**Supplied data**.
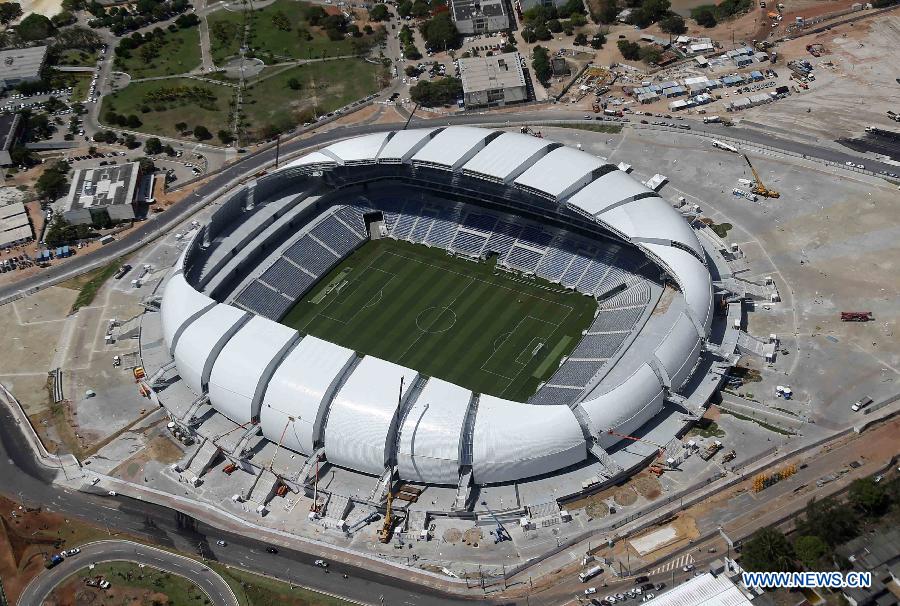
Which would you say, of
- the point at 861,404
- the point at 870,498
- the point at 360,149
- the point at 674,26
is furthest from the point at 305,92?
the point at 870,498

**Exercise task**.
Reproduce the text of the records above word for word, leaving out the pictures.

**Response to the exercise**.
Which would you say, of
- the point at 861,404
- the point at 870,498
- the point at 360,149
- the point at 674,26
is furthest from the point at 305,92?
the point at 870,498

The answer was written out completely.